▶ [Task statement] Restate, word for word and with no pictures, the stretch of lines in the data below that begins at the line with "Portret van ernstige" and ends at the line with "Blood orange ice", inclusive.
++++++
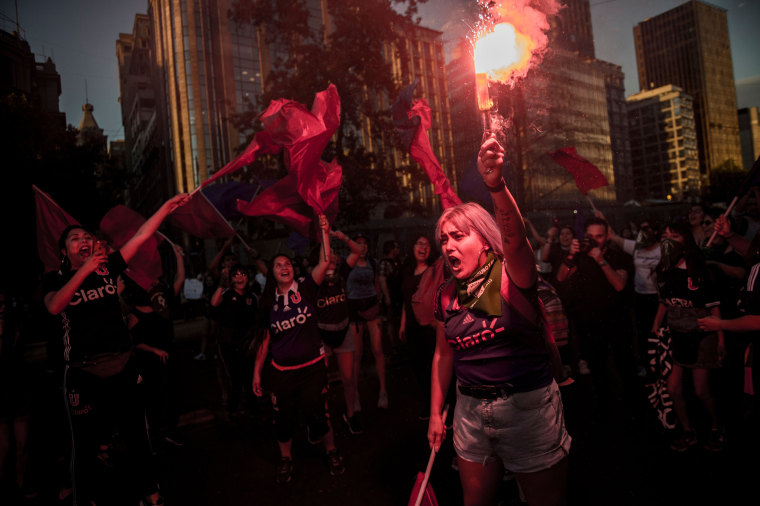 Activists take part in a march on the eve of the commemoration of the International Day for the Elimination of Violence Against Women,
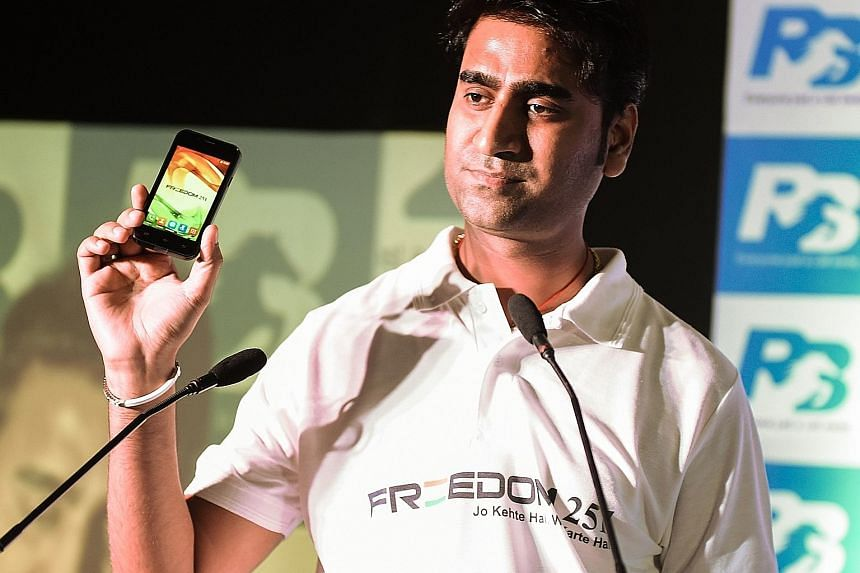 Ringing Bells' Mr Goel with the Freedom 251 at a media event in New Delhi on Thursday.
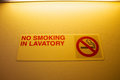 No smoking in lavatory sign warning in a toilet on airplane Royalty Free Stock Photo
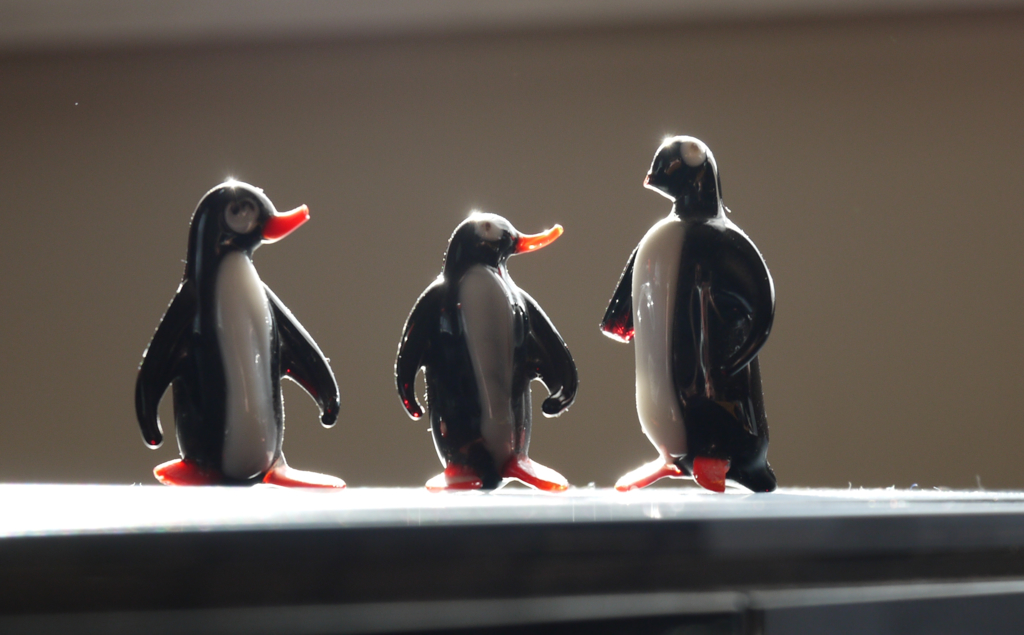 """Drei Pinguine aus Glasbläserarbeit stehen nebeneinander und """"schauen"""" auf den Größten mit abgebrochendem Schnabel"""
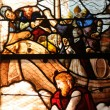 Stained glass window in the church Saint Martin of Triel - Stock Photo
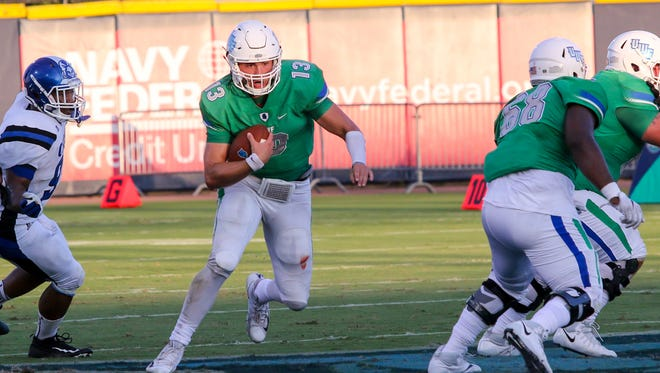 UWF quarterback Mike Beaudry (13) keeps the ball and races up the middle of the field against Chowan University in first home game of the 2017 season at Blue Wahoos Stadium on Saturday, Sept. 16, 2017.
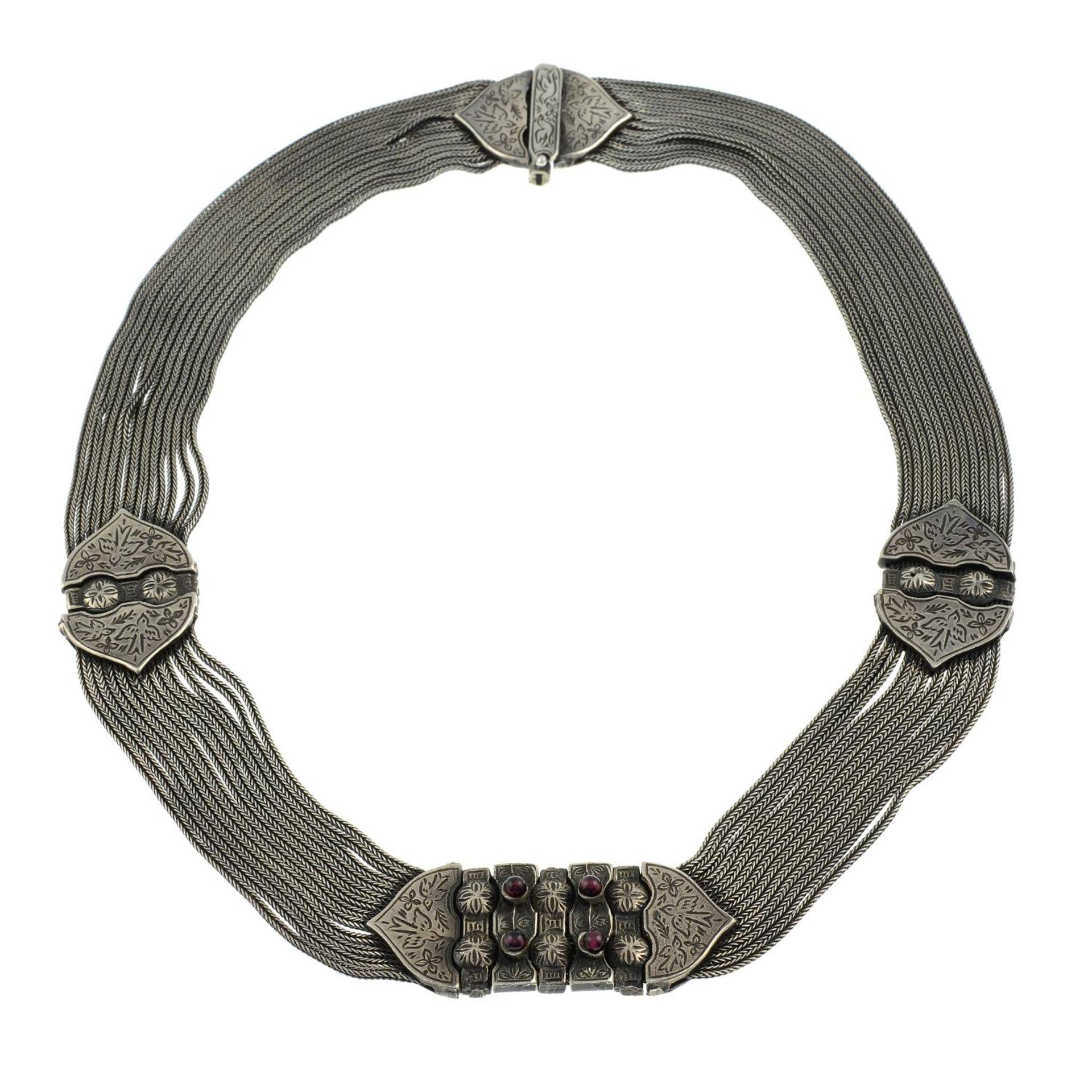 A garnet multi-strand chain necklace.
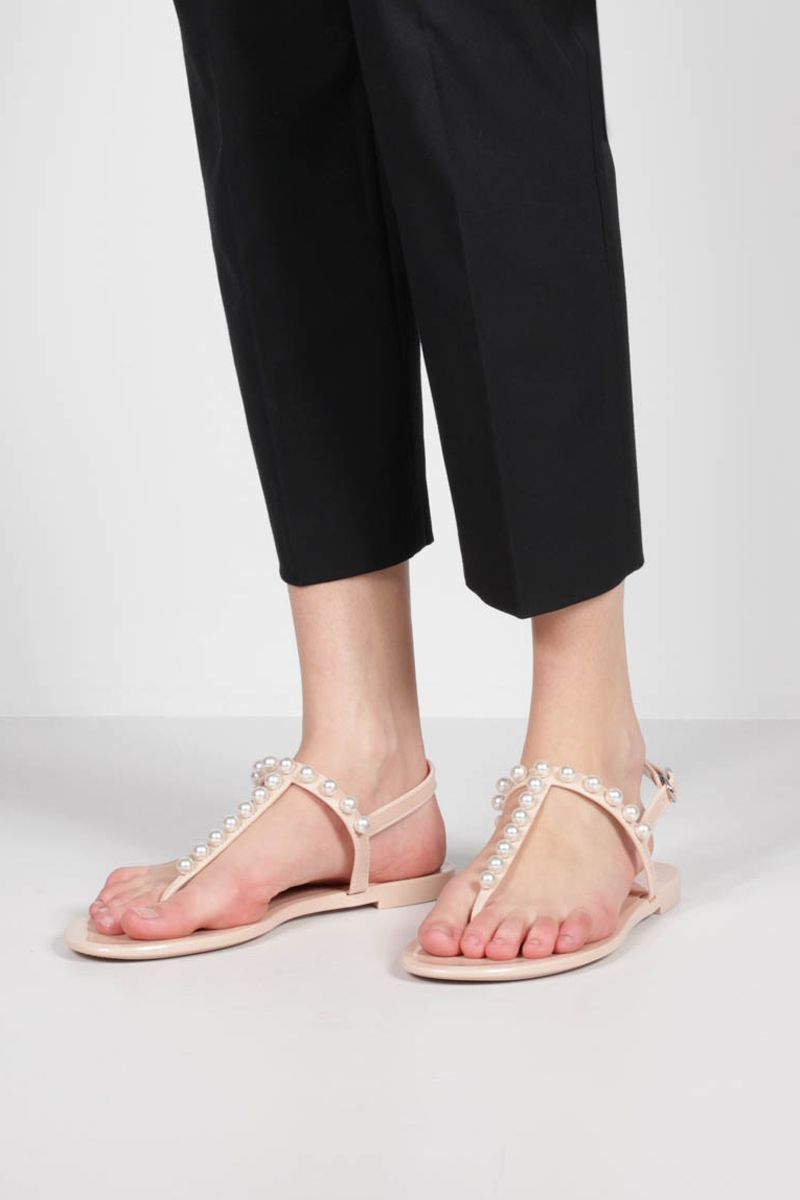 STUART WEITZMAN: Goldie Jelly shiny rubber thong sandals Color Neutral_2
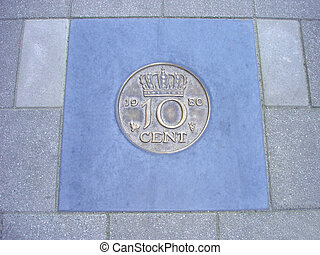 coin of ten cents in pavement - Former Dutch ten cents coin...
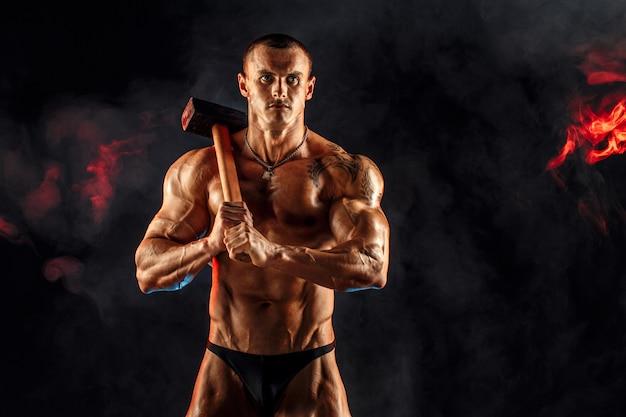 Portret van ernstige gespierde topless man met voorhamer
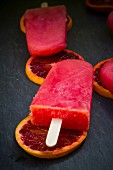 Blood orange ice lollies and blood orange slices on a slate surface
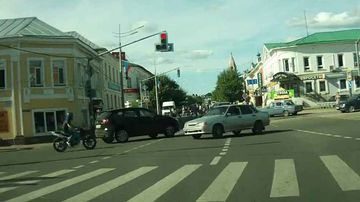 """<p _tmplitem=""""1"""">A lucky motorcyclist has survived a potentially catastrophic accident at a busy intersection by flipping to safety on the car's roof before casually hopping off. </p><p _tmplitem=""""1""""> Dashcam footage taken on June 18 in the Russian town of Pereslavl-Zalessky shows the rider being thrown from his motorcycle and flipped on to the roof on an oncoming vehicle that had turned into his path, causing the collision. </p><p _tmplitem=""""1""""> The unidentified motorcyclist, who appears unhurt, is left sitting on top of the offending car, before gathering his senses and climbing down to remonstrate with the driver of the silver sedan. </p><p _tmplitem=""""1""""> Click through the gallery to watch more head-scratching escapes from accidents that should have ended differently. </p>"""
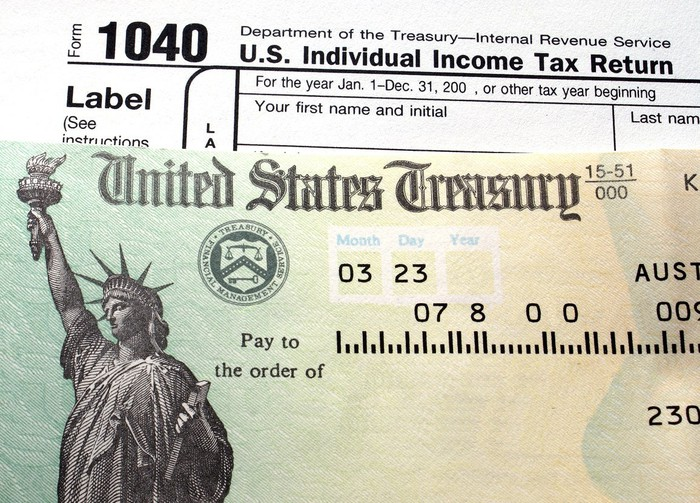 Tax refund check on top of a 1040 tax form.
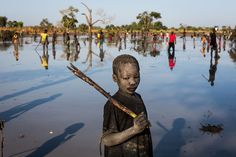 Children fleeing deadly conflicts in Sudan and South Sudan share a singular pursuit: catching mudfish to pay for their schooling. UNHCR/ A. McConnell.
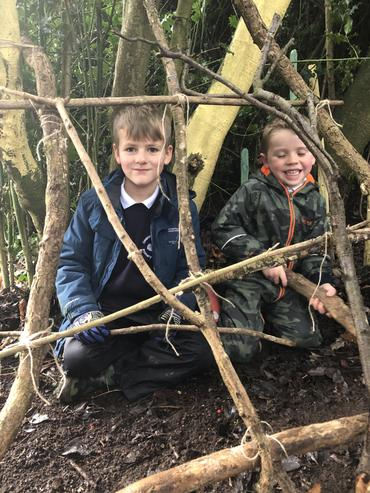 Learning to use rope and string to fix branches together.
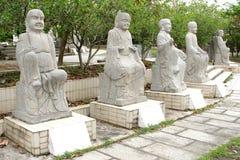 Fem vita marmorBuddhastatyer i en trädgård, Kina Arkivbild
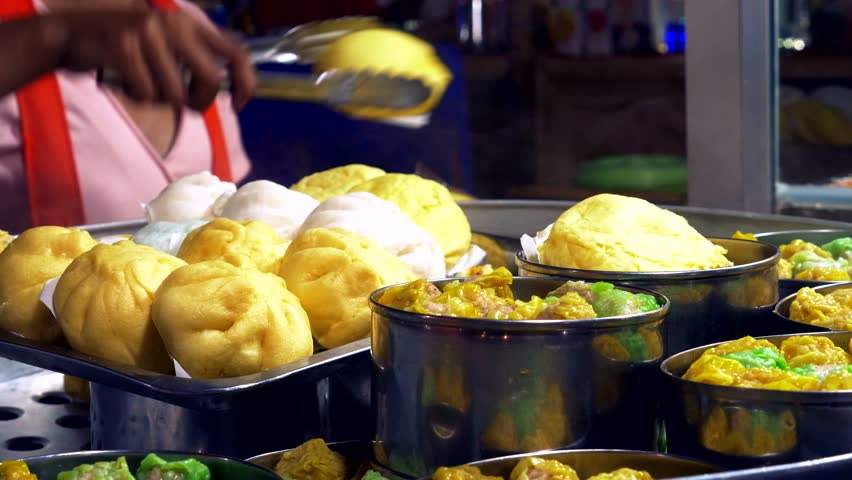 Traditional street food of Thailand. Cooking national dishes at night in the street food market. close-up. cooking Baozi Steam Pies close-up.   Shutterstock HD Video #1024128041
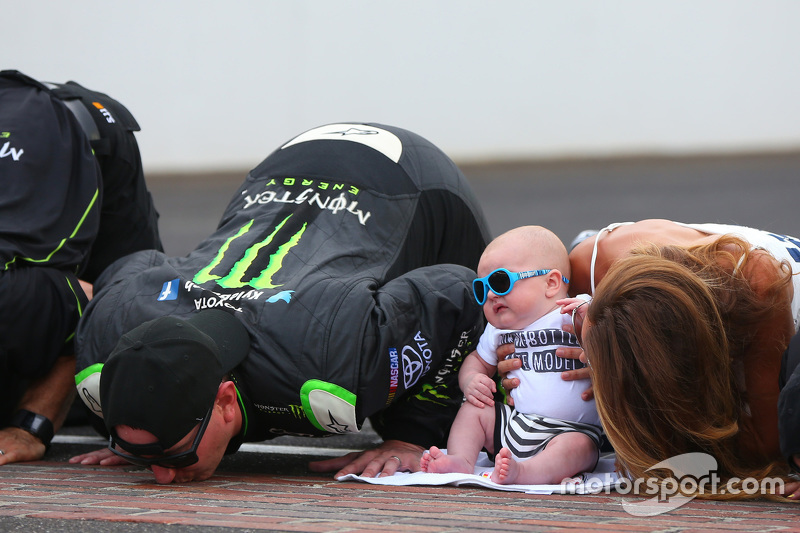 Race winner Kyle Busch kisses the bricks with his family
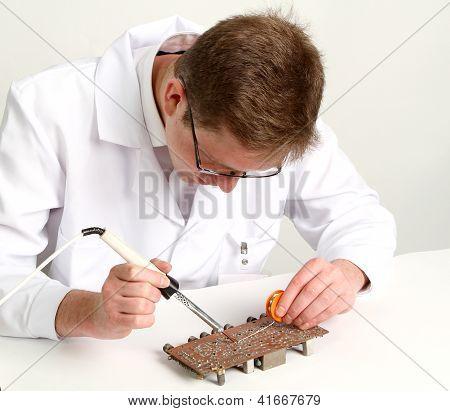 Working Electronics Repairing Board Using Soldering Pen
++++++
▶ [Written answer]
 Portret van ernstige gespierde topless man met voorhamer
 Blood orange ice lollies and blood orange slices on a slate surface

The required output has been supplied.